At an age when most of his contemporaries were retired, Beau continued to accept nomadic assignments. In 1957, at the age of 67, he packed up his cold weather gear and headed north to the Arctic on a Navy assignment. As the official staff artist to Task Group 572 West he recorded the activities of the International Geophysical Year expedition. The task force set out to establish and supply sites along the DEW (Distant Early Warning) line, a cold war defense project designed to alert the U.S. and Canadian military as to intrusions by unfriendly aircraft. Based in Point Barrow, Alaska, aboard the flagship, USS Eldorado, Beau sailed and flew more than 30,000 miles, painting and sketching the Arctic territory. And this expedition would make history. He captured the action as the Canadian ice breaker Labrador led the way through the Beaufort Sea and the Amundsen Gulf to the famed Bellot Strait. Deep water vessels of the expedition traversed from the Pacific Ocean to the Atlantic Ocean through the ice for the first time in history. The true "Northwest Passage" had been mastered after many failed attempts! Beau wrote in his diary that he was "attracted to many strange places and peoples, but none has held the fascination for him as much as the Northwest Passage....I have the honor to be the first artist to transit the Bellot Strait and first to paint it."
The paintings produced on this expedition, often in difficult conditions, represent some of the most unusual and exquisite works of his career. “Arctic Ice Blink” and “USCG Ice Breaker Making a Lead” and many more works were created during the expedition, and the paintings would later be shown at military and civilian venues throughout the United States.
Two years later, when the Navy launched Task Force 43 to the Antarctic in, November of 1959, Beau was on his way again. This time he was appointed the Official Staff Artist for Operation Deepfreeze 60. The Task Force assignment was to explore the “Eights Coast” and the Bellingshausen Sea.
Antarctica proved to be treacherous. The weather was unpredictable as were the constantly changing ice flows. At one point, while crossing a snow bridge across the ice, Beau suddenly fell into an ice crevasse. He dangled dangerously above the dark and freezing water below him. Slowly, as he continued to slip toward the frigid water, in one great yank, his companion, Captain Roy Champion, pulled him of the crevasse. He had been lucky, although his painting arm was injured once more in the process of being saved. The pain he experienced subsequently was the price he paid for having his life saved.
Beau completed 25 paintings and 350 sketches during the six months of his first expedition to Antarctica. But one of his ambitions was unfulfillesd; weather interfered, and he was unable to achieve his goal of making the pilgrimage to the South Pole. Inspired nonetheless by the intense beauty of the ice and the Antarctic landscape, Beau would persist in his quest to visit the South Pole by returning to the Antarctic in the winter of 1960-61. He was, once again appointed the Official Staff Artist for operation Deep Freeze 61.

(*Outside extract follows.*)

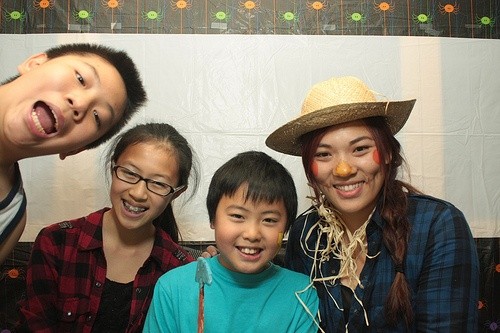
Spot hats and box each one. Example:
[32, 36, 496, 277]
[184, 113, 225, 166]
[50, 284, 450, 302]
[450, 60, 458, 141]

As plans his second expedition were drawn up, Commodore MacDonald asked him pointedly, are you up for it? At the age of 71 Beau replied, “Yes sir, on three conditions. If I am able physically do so; if weather conditions of blizzards, white-outs, wind and plain exhaustion do not defeat me; and if you can get me to the Pole!"
Once again, encourages by the beautiful scenery he wrote: "Antarctica is fantastic, indescribable, unpredictable, inexplorable and ruthless, yet hauntingly beautiful....It is alone, apart, defiant and awesome. A great white desert."
With great persistence, Beau finally made it to the South Pole. Planning to stay for just six hours at the pole Station, the weather changed abruptly, and his transport plane was unable to make the landing and pick him up. He and his companions were marooned for seven days at an altitude of 9,000 feet and 20 degrees below zero. He described his experience as "the most rugged in a lifetime of adventure and excitement." The Pole Station is twenty feet underground, and Beau described it as living in a freezer. Despite these challenging conditions, Beau was successful in creating multiple watercolors on location at South Pole Station using the scientists' observation dome as his studio. He also created watercolor sketches, painted in 30-second increments, outdoors in the brilliant sunlight in almost impossibly cold conditions. He wore two pairs of gloves, with hand warmers inside. In the end, he was the first artist in history to create, in plein air, paintings at the geographic South Pole. What was his secret in combating the extreme cold? He mixed torpedo alcohol with water so that his paint would not freeze on his brush. "Mission Accomplished!" he exclaimed. It is remarkable that Beau traveled to Antarctica at over seventy years of age, while producing paintings of historical relevance and dramatic beauty. The first Painting ever created at the South Pole rests today in the collection of the Explorers Club in New York City.